# EXCERPT PROVIDED
Once you start researching that, though, it bogs down quickly. Infinite YouTube videos, forum threads, and tweets show how studio software or instrument A is obviously better than B; double infinite videos rebut them. And when you know that some people want to play with creative tools more than create, you know just how much of a trap it all is. Some reviewers seem like they make so many videos that there’s no possible way they’re making albums. They’ve monetized something they’re good at — awesome for them — but that’s not the same as helping an aspiring doer learn how to do.
So I did what a lot more of us should do a lot more often: I paid for expertise. And it was one of the best decisions I’ve ever made (certainly better than that time I reconstituted a mashed potato mix with white grape peach juice. Yes, the dorm room sink had gunky water and I had no other food, but…yeah).
Last Thanksgiving, a producer I had no connection to, Alina Smith, followed me on Twitter out of the blue. It turns out that she’s a full-blown doer – born in Russia, she worked her way into Nashville’s country scene, then met a budding star named Elli Moore, formed a pop production group with her called LYRE, and they’ve produced and written on various #1 works. Alina also makes great production tutorial videos like this one that showed me it was feasible to catch up to 2020 music-making from where I was.

# TASK INSTRUCTIONS
a) Transcribe the excerpt from "So I did what" up to and including "where I was.".
b) Answer these questions using the excerpt:
(i) Besides YouTube videos, what two sources are named as showing that studio software or instrument A is better than B?
(ii) What did the writer use to reconstitute a mashed potato mix?
(iii) What is the name of the pop production group Alina Smith formed with Elli Moore?
Base your work on the excerpt alone.

# LISTED ENTRIES
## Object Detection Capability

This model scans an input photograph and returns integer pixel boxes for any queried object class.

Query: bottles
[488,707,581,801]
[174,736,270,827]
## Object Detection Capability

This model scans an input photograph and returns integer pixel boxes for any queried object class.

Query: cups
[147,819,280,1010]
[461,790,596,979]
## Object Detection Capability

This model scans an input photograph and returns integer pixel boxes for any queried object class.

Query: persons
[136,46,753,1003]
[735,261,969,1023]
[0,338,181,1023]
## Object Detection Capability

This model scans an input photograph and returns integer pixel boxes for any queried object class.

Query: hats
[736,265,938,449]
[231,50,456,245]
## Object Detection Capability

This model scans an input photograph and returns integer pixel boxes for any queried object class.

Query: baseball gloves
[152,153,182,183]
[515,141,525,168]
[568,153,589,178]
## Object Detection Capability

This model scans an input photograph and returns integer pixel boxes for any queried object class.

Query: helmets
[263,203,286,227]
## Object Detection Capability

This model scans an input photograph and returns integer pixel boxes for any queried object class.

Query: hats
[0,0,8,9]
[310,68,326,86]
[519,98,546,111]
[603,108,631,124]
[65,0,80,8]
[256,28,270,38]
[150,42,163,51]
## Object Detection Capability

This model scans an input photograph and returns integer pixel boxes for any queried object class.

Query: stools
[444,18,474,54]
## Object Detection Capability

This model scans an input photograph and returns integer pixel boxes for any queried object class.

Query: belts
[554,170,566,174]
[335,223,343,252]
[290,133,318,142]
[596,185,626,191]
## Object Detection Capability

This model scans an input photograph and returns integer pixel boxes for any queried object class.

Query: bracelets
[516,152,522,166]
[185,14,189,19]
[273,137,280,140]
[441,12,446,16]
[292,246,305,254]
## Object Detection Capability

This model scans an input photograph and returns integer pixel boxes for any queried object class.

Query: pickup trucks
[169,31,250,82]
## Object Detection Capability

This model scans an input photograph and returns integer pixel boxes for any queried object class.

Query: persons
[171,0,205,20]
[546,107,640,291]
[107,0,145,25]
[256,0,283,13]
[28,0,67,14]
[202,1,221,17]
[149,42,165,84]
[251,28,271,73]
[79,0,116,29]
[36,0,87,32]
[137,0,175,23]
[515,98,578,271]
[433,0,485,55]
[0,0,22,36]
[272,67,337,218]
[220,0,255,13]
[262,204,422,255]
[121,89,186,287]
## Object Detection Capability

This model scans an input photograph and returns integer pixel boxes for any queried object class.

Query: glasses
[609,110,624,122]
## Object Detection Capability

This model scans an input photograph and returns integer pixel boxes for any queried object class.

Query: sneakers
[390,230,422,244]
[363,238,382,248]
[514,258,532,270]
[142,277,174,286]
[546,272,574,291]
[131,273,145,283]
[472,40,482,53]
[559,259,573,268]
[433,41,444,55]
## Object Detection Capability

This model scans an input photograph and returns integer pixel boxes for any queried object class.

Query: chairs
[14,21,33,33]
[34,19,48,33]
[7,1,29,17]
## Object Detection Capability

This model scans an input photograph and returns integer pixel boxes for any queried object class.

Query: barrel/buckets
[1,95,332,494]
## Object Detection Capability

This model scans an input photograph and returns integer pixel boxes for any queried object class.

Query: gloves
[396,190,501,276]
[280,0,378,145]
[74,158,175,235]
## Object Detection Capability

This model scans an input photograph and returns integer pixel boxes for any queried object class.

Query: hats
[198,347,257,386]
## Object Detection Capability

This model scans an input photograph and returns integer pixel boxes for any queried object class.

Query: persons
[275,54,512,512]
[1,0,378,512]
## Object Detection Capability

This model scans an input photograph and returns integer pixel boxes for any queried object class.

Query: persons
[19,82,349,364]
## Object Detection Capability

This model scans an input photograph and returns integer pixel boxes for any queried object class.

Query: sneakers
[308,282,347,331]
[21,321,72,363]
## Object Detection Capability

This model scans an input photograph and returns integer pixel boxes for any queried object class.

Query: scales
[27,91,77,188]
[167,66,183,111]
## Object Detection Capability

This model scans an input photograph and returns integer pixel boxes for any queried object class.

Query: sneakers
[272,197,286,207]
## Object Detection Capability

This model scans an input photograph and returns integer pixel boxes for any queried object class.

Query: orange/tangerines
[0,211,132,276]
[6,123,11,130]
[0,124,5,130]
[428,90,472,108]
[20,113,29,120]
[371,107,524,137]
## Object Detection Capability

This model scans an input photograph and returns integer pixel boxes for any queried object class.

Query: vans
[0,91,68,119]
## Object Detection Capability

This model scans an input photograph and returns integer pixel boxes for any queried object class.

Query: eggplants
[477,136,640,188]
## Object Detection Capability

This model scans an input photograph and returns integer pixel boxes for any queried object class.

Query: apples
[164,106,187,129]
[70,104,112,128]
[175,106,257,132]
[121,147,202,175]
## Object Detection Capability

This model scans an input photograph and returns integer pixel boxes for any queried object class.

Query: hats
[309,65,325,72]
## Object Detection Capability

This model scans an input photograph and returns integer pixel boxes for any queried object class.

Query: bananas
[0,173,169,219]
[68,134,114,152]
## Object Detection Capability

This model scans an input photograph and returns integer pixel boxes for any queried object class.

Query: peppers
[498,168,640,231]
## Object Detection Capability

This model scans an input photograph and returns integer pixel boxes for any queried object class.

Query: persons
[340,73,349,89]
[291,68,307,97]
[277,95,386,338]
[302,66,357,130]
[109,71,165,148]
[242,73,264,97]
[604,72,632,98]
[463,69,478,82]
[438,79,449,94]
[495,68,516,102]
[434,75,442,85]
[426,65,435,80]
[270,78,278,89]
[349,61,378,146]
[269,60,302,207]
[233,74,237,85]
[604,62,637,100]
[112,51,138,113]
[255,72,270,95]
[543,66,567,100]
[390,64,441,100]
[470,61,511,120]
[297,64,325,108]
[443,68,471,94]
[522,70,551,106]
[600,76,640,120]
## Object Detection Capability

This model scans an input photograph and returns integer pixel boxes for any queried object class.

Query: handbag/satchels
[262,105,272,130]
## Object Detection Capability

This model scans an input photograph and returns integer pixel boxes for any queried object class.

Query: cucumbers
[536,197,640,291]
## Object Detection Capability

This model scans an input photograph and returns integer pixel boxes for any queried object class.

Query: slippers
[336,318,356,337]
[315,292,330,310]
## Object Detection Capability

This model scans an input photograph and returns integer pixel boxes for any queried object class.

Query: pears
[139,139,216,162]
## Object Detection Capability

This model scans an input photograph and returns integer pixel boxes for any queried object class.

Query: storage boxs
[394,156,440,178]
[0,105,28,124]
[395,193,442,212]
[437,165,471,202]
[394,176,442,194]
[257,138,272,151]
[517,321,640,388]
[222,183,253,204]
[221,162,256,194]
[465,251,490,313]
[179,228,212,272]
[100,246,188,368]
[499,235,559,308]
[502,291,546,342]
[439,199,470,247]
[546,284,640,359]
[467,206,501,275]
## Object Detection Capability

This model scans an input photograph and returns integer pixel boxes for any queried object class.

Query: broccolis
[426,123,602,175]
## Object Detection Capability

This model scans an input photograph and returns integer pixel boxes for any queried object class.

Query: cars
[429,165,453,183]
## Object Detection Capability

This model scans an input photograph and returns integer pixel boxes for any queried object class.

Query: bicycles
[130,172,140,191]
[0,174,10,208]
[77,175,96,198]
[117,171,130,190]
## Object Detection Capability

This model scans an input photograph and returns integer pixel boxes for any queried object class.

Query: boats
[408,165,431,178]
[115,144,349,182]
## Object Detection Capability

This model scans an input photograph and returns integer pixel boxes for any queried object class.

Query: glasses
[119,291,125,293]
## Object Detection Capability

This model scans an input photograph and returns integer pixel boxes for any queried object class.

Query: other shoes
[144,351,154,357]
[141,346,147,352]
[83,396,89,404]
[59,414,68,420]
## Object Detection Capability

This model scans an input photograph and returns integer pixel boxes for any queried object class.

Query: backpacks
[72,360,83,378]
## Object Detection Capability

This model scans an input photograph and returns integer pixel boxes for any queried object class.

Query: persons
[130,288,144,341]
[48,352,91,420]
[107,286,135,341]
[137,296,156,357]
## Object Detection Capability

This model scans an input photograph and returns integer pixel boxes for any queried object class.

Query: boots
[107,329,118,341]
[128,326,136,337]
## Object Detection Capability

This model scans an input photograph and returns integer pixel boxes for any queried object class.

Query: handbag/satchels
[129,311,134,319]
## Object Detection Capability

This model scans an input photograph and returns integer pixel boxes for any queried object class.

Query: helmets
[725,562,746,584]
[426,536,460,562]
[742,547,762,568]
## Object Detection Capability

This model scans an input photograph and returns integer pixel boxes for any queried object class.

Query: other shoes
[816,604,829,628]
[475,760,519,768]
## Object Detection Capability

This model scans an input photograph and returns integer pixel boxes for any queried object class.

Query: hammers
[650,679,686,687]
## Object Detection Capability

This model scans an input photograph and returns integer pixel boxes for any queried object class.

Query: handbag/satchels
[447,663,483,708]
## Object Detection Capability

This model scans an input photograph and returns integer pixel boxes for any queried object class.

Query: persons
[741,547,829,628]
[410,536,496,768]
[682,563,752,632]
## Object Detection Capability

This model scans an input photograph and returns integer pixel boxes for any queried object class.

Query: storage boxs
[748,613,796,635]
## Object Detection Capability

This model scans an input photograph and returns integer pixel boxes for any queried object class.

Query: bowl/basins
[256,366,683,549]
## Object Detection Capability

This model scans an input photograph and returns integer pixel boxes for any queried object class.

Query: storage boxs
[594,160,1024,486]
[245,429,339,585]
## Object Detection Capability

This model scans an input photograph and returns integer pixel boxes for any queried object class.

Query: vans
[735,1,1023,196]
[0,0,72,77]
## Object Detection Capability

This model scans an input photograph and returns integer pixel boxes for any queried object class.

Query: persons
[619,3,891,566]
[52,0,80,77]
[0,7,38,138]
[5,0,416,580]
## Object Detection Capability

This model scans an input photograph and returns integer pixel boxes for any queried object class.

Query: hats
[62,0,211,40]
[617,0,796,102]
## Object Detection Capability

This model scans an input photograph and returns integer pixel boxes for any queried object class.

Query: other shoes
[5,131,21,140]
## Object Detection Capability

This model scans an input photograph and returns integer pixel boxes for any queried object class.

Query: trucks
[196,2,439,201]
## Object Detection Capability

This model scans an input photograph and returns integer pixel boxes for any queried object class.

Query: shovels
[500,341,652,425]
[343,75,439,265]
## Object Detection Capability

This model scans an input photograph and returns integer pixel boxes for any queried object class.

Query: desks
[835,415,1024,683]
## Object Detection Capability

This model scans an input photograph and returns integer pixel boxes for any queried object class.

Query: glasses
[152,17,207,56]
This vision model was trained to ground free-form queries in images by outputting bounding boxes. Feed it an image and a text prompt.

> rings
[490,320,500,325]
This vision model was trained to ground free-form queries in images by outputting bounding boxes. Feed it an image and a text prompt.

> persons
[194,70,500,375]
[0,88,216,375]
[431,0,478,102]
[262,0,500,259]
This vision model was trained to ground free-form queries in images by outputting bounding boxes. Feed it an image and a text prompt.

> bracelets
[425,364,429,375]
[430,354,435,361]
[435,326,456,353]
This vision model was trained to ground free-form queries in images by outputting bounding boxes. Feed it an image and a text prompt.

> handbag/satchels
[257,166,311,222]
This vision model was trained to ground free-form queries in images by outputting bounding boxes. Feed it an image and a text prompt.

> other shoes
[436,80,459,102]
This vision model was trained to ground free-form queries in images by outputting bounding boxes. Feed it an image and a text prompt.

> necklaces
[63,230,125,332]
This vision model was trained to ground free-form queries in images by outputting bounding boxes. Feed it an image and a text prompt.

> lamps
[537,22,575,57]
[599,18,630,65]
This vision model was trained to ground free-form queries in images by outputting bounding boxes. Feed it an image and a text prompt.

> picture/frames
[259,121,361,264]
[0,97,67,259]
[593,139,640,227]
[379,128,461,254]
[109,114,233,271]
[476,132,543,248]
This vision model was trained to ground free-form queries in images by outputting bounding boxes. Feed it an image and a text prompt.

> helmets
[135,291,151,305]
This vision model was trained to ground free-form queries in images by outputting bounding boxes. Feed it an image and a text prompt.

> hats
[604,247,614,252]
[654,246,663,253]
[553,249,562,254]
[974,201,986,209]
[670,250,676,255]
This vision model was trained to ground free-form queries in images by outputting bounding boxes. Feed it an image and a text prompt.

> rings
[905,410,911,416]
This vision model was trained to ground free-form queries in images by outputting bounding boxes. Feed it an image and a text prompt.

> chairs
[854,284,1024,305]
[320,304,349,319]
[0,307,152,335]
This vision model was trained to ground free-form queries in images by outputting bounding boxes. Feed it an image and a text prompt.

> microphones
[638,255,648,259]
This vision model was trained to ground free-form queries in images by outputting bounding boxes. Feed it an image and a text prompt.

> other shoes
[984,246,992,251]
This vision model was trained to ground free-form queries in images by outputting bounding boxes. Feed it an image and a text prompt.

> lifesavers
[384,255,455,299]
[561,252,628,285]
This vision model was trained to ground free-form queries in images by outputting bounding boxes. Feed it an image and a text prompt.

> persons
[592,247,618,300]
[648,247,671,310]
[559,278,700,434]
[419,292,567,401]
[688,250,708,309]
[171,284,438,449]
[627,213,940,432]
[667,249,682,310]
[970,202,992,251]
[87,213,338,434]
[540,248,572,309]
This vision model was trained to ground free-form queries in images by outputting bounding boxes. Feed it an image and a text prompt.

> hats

# TASK RESULTS
a)
So I did what a lot more of us should do a lot more often: I paid for expertise. And it was one of the best decisions I’ve ever made (certainly better than that time I reconstituted a mashed potato mix with white grape peach juice. Yes, the dorm room sink had gunky water and I had no other food, but…yeah).
Last Thanksgiving, a producer I had no connection to, Alina Smith, followed me on Twitter out of the blue. It turns out that she’s a full-blown doer – born in Russia, she worked her way into Nashville’s country scene, then met a budding star named Elli Moore, formed a pop production group with her called LYRE, and they’ve produced and written on various #1 works. Alina also makes great production tutorial videos like this one that showed me it was feasible to catch up to 2020 music-making from where I was.

b)
(i) Forum threads and tweets
(ii) White grape peach juice
(iii) LYRE